Purpose: p53 is the most frequently mutated gene in colorectal cancer. In mitochondria, p53 protein is involved in regulation of transcription/replication and maintenance of genomic stability. Our aim was to examine the relationship between p53, D-loop mutation, and mitochondrial DNA content in colorectal cancer (CRC).
Methods: A total of 194 patients with sporadic CRC without microsatellite instability who underwent surgery in Taipei Veterans General Hospital from January 1999 to December 2000 were included. The mitochondrial DNA content and D-loop mutation were quantified using real-time PCR and sequencing.
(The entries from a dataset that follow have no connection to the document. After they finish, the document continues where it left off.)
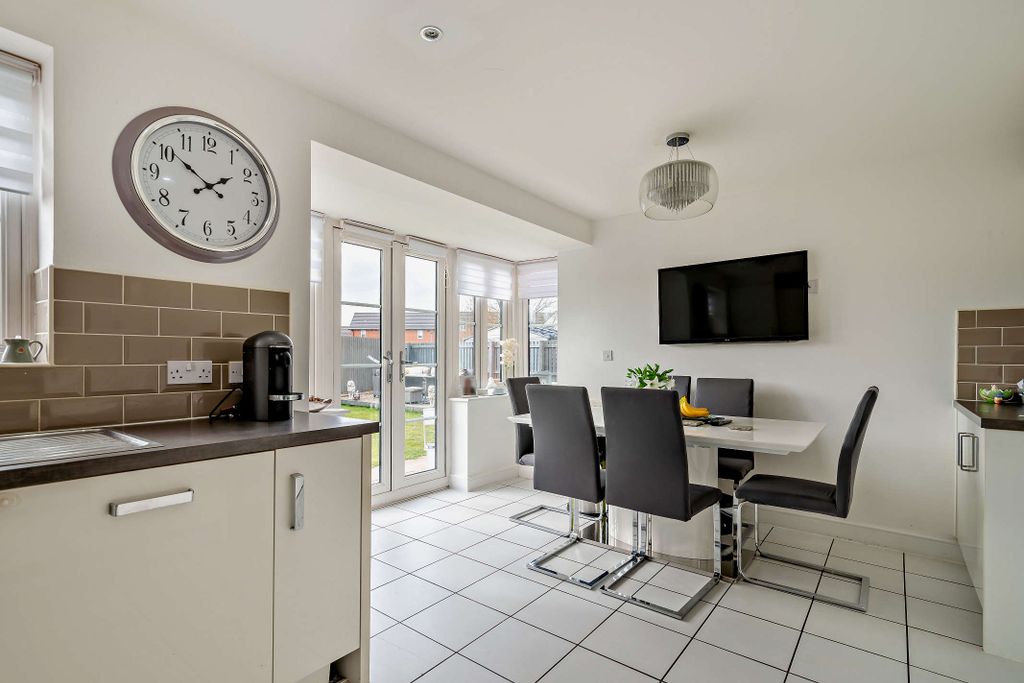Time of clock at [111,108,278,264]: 1:50
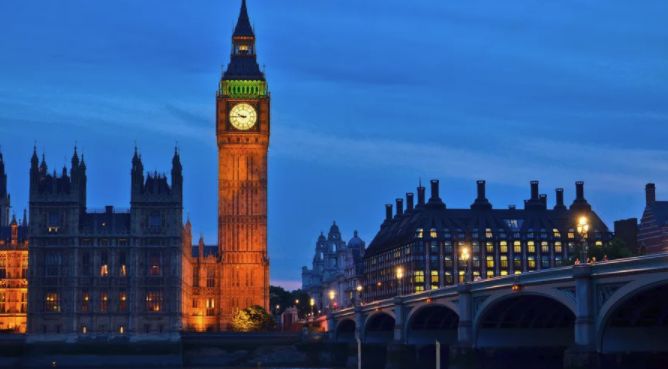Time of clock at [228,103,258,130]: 9:44
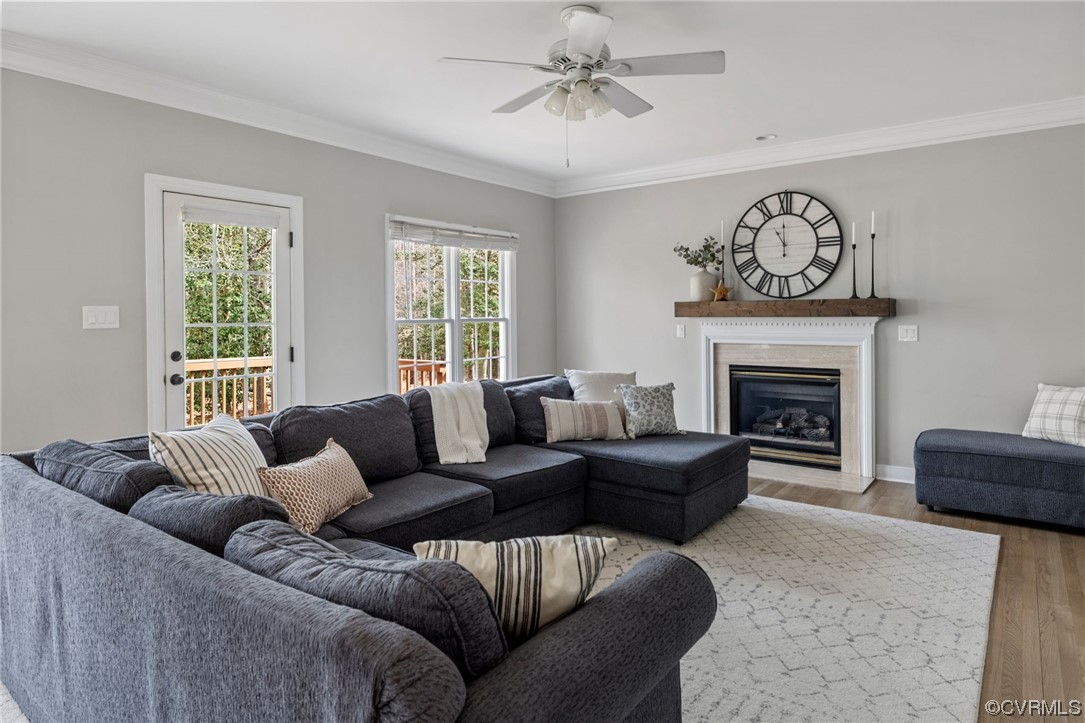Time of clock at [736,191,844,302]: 10:59
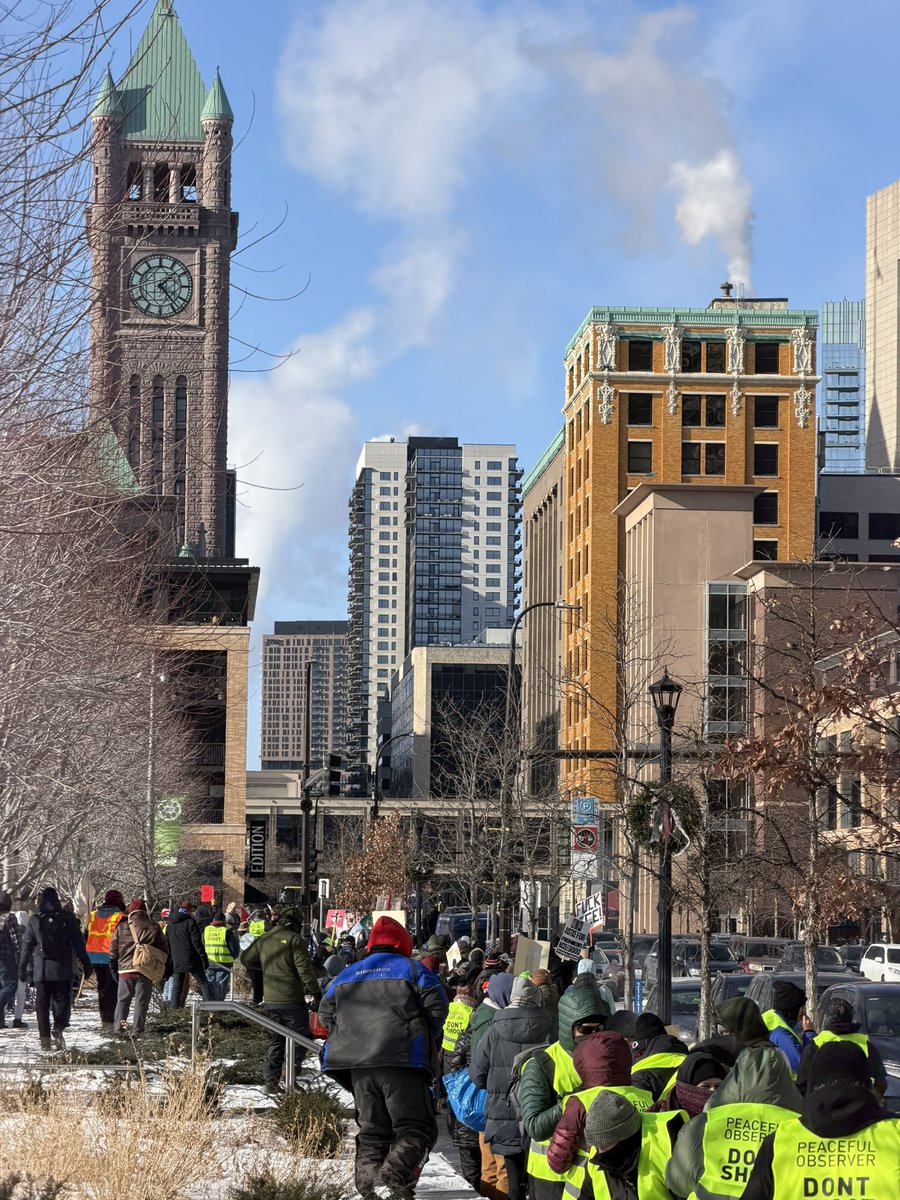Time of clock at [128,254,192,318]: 1:23
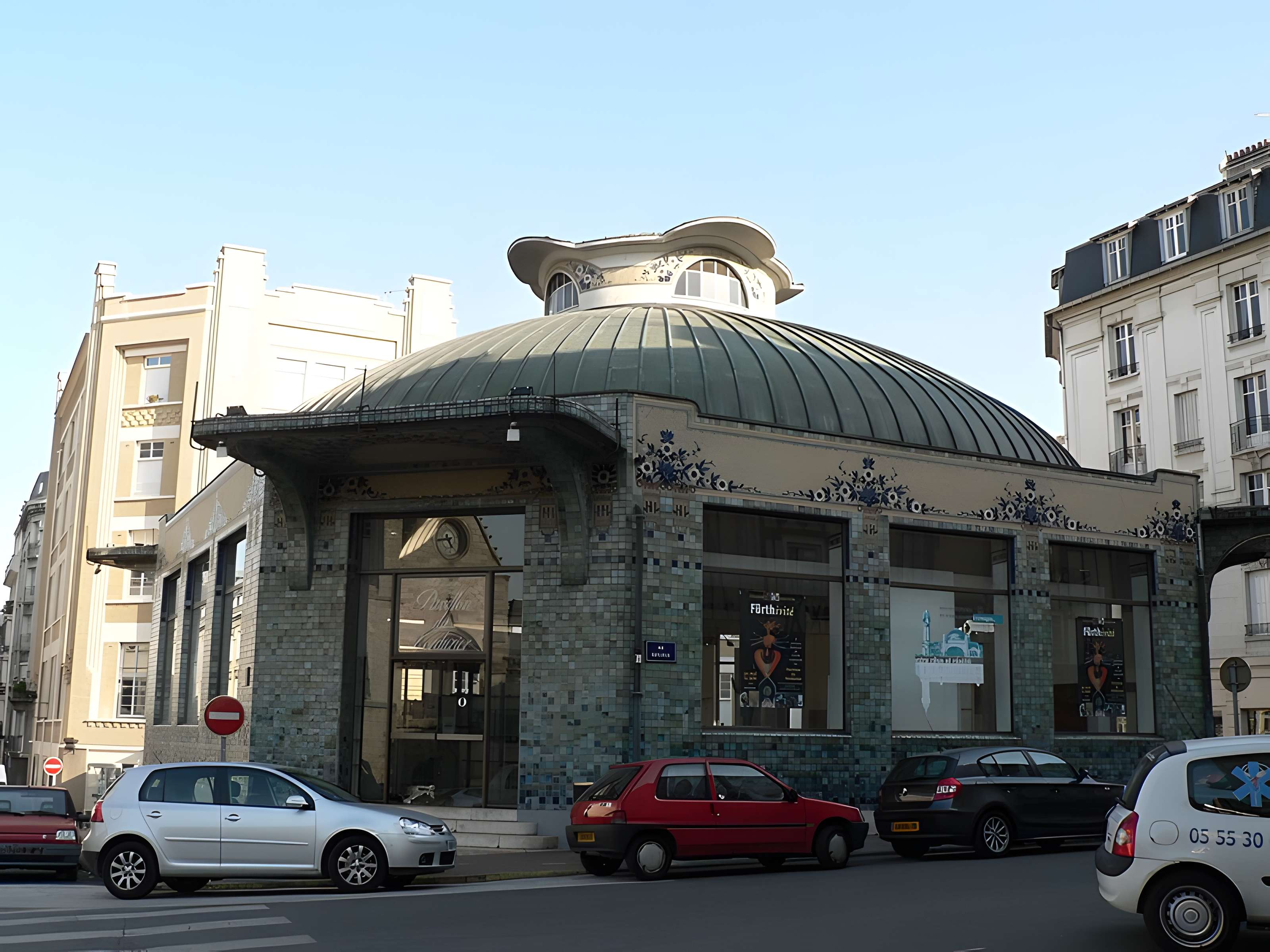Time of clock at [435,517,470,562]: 4:42
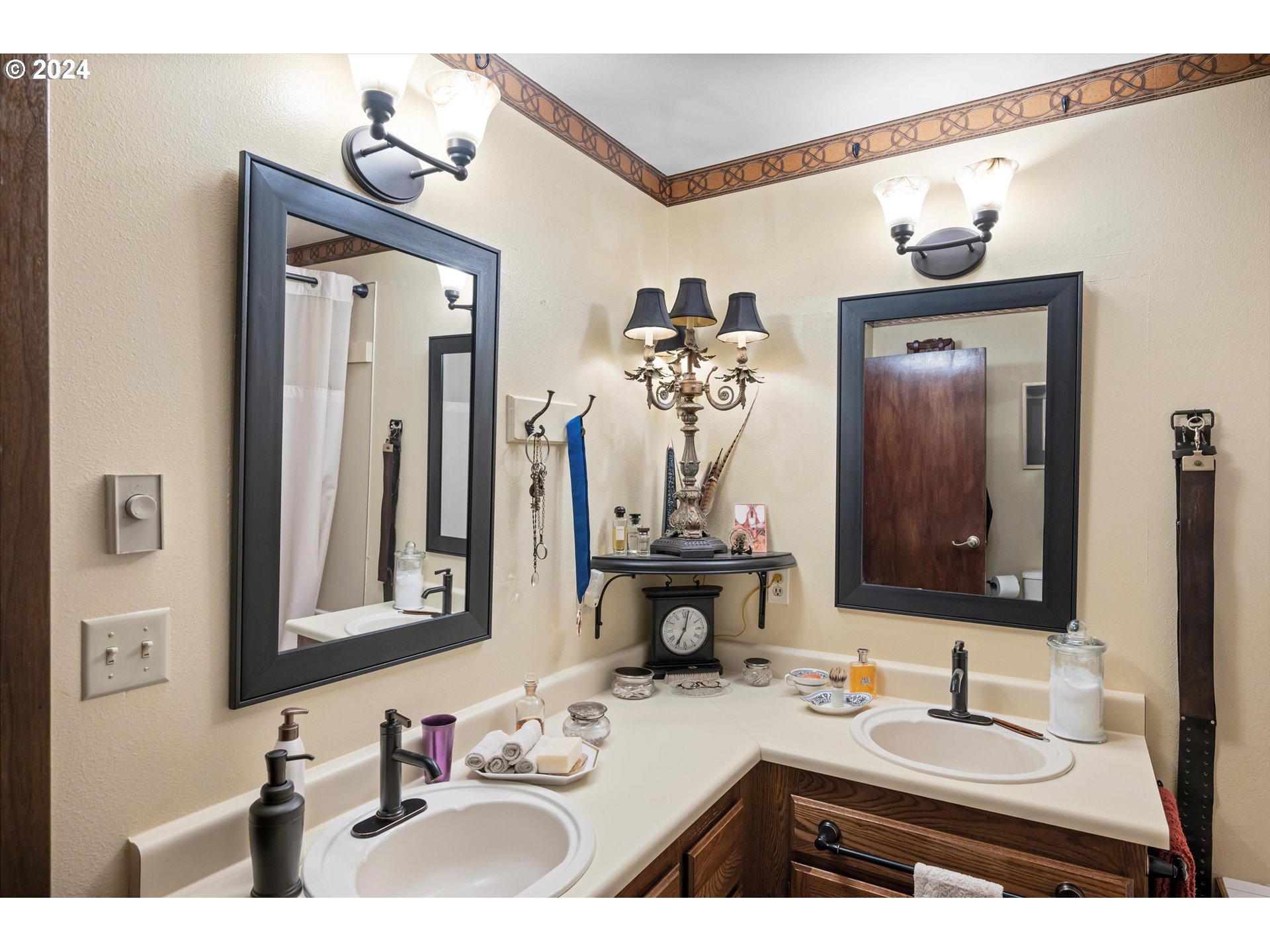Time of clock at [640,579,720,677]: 7:03
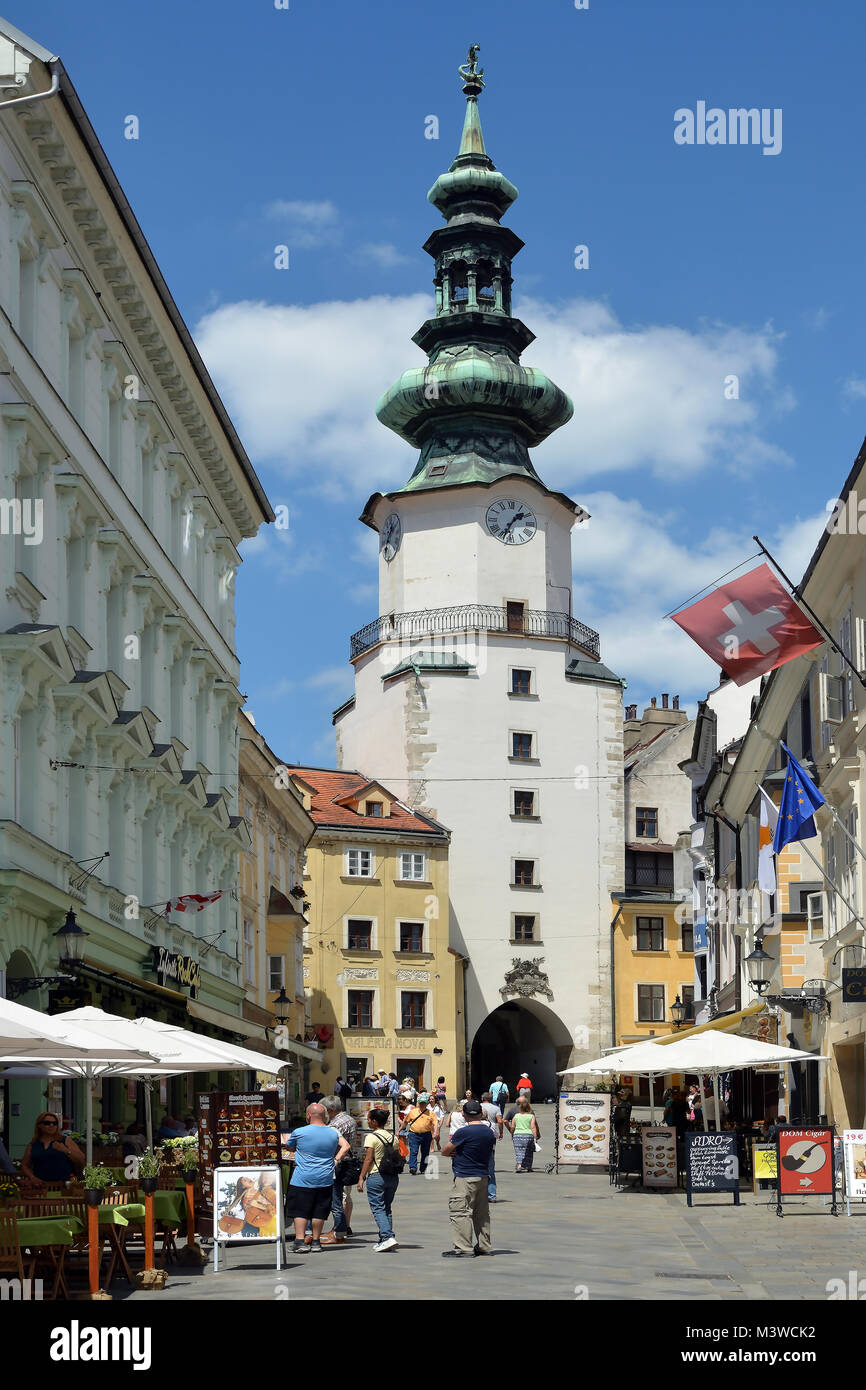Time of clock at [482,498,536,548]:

Results: D-loop mutation occurred at significantly higher frequency in tumors with p53 mutation (34/88; 38.6%) than in tumors without p53 mutation (23/106; 21.7%). The frequency of the decreased mtDNA content was significantly associated with TNM stage (p = 0.009) and p53 mutation (p = 0.036). The 5-year DFS rate was 39% in patients exhibiting tumors with decreased mtDNA content, and was significantly poorer in these patients than in those exhibiting tumors with normal level of mtDNA content (61%, p = 0.01). The presence of D-loop mutations had no effect on 5-year DFS rate. In multivariate survival analysis, TNM stage, and p53 mutation, but not decreased mtDNA content and D-loop instability, had significant impacts on prognosis.
Conclusion: Change of mitochondrial DNA is a common event in colorectal cancer with p53 mutation, but is not associated with prognosis of CRC patients.